What needs to be done - Retype, without alteration, each line from the line containing "As visible in" to the final line of the records.

Exercise data -
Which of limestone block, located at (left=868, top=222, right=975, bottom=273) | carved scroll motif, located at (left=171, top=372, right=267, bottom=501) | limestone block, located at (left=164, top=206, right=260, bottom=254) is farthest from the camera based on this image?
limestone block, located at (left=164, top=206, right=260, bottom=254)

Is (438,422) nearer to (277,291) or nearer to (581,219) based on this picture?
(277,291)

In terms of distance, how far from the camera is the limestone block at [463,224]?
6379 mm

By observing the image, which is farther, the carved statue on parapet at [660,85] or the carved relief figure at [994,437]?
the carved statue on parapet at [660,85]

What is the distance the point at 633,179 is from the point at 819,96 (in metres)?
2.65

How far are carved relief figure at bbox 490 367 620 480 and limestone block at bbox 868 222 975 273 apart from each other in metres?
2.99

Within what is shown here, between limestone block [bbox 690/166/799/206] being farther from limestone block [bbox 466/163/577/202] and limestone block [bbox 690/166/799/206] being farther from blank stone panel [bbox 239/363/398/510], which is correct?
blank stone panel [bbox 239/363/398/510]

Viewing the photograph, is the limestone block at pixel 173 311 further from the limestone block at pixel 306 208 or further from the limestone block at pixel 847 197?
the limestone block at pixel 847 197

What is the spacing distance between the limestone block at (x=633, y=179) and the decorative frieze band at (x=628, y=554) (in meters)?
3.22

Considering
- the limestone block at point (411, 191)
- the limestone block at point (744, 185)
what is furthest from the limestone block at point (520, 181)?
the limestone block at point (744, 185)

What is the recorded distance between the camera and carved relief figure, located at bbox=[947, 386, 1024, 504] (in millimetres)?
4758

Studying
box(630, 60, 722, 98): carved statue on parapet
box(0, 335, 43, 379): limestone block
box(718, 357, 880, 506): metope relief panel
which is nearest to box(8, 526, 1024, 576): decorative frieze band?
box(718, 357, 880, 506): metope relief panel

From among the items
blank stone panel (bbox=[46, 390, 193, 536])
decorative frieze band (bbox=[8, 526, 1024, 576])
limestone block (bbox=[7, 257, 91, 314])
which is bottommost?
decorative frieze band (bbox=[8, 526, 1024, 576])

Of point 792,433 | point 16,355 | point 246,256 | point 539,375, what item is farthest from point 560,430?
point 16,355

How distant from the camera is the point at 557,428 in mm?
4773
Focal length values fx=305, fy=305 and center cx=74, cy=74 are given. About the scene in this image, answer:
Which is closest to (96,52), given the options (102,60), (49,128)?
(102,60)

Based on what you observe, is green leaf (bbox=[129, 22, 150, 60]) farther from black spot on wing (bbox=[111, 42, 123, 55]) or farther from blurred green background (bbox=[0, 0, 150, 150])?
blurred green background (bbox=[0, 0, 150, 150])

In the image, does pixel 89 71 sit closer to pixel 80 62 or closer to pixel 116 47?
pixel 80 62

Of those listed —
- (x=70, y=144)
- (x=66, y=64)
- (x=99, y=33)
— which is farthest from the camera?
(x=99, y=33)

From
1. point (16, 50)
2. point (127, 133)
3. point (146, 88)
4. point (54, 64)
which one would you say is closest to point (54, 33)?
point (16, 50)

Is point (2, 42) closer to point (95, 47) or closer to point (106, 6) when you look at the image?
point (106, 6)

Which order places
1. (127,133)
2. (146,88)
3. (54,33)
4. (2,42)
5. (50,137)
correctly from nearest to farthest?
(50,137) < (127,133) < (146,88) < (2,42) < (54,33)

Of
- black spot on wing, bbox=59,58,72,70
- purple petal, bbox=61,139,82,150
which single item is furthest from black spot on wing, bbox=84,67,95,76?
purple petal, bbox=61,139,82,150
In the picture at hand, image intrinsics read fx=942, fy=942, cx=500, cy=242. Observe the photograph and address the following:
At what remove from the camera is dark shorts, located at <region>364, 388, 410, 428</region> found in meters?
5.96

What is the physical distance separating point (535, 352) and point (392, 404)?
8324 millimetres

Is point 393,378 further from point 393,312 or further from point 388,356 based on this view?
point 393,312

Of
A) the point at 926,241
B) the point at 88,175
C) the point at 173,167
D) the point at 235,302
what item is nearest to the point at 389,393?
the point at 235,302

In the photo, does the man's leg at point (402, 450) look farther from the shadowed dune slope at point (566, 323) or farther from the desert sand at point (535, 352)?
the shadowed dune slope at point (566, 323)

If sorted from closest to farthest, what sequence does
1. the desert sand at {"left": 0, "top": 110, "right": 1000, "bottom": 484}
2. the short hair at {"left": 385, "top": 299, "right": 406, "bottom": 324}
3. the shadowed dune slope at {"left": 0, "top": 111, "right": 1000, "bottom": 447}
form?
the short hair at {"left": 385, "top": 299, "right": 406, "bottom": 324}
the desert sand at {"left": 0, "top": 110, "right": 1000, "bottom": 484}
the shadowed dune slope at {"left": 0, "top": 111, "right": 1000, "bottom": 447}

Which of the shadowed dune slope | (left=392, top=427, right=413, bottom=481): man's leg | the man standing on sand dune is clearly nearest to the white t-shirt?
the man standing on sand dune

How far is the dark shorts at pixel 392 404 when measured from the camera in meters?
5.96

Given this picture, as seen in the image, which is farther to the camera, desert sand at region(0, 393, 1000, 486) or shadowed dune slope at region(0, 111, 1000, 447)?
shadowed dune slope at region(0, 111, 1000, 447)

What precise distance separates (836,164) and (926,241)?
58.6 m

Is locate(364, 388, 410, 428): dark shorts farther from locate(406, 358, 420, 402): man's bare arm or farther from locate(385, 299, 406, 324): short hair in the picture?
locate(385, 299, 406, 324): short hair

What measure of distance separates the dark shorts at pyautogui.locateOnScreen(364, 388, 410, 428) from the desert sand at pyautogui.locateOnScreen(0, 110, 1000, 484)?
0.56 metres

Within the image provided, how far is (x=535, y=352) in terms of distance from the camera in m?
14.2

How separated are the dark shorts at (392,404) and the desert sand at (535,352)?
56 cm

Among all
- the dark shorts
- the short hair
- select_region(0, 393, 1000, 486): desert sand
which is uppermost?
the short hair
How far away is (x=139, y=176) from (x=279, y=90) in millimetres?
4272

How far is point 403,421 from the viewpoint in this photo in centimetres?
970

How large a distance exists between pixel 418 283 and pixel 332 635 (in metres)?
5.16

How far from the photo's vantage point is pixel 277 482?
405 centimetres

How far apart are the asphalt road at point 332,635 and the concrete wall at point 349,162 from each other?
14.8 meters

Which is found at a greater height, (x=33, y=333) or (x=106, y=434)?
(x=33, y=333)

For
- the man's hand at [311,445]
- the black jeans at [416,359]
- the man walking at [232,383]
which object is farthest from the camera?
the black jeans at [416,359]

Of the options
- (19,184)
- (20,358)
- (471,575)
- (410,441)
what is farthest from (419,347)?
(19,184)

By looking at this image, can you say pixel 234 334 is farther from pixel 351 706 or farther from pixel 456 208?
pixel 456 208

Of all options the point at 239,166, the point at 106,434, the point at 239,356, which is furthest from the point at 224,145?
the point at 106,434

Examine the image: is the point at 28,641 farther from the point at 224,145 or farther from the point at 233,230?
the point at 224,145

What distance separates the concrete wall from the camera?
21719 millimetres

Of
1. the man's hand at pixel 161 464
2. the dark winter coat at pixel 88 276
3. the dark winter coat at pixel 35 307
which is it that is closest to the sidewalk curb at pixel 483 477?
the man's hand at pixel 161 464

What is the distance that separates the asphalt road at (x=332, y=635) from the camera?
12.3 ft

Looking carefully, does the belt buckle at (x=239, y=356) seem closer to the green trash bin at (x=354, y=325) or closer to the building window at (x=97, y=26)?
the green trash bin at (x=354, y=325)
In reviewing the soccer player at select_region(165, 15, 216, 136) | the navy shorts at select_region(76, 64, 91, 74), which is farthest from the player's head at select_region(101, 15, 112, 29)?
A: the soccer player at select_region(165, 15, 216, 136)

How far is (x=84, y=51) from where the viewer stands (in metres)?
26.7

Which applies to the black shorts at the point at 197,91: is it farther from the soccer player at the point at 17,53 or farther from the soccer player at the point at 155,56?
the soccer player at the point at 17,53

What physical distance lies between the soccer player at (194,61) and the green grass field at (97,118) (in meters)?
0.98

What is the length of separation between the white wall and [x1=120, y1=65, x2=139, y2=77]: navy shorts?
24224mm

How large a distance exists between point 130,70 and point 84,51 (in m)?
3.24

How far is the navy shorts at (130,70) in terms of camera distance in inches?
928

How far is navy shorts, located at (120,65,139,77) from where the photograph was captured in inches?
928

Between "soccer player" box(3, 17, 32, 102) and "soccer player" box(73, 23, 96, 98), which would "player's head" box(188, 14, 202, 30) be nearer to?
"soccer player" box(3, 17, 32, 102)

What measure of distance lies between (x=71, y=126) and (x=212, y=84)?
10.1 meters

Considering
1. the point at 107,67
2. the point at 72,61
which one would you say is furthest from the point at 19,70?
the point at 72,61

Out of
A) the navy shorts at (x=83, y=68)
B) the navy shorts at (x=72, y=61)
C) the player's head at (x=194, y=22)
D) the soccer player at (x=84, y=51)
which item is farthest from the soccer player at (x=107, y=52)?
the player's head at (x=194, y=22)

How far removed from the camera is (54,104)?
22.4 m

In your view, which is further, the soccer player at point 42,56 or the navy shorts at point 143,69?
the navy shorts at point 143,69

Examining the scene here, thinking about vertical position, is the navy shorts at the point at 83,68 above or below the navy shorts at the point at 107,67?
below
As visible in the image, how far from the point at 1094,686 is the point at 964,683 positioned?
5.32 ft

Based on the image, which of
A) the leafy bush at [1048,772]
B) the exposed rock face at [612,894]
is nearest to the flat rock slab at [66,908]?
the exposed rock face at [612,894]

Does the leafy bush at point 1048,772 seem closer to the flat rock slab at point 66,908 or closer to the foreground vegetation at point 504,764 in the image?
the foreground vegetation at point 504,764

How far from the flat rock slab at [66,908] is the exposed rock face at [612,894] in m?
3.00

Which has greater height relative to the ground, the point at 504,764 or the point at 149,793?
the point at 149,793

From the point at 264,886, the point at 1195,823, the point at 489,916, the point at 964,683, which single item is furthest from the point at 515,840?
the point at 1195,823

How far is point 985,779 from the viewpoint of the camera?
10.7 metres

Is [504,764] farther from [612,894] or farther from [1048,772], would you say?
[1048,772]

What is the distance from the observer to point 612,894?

Output -
As visible in the image, how far from the point at 1094,686 is the point at 964,683 positioned?
5.32 ft

Based on the image, which of
A) the leafy bush at [1048,772]
B) the exposed rock face at [612,894]
is nearest to the flat rock slab at [66,908]?
the exposed rock face at [612,894]

Does the leafy bush at point 1048,772 seem closer to the flat rock slab at point 66,908 or closer to the foreground vegetation at point 504,764 in the image?
the foreground vegetation at point 504,764

How far from the flat rock slab at [66,908] is the exposed rock face at [612,894] in m?
3.00

Which has greater height relative to the ground, the point at 504,764 or the point at 149,793?
the point at 149,793

From the point at 264,886, the point at 1195,823, the point at 489,916, the point at 964,683, which single item is furthest from the point at 515,840?
the point at 1195,823

How far is point 985,779 from the viewpoint of the camera?
10.7 metres

Is [504,764] farther from [612,894] or farther from [1048,772], would you say?
[1048,772]

What is the distance from the observer to point 612,894?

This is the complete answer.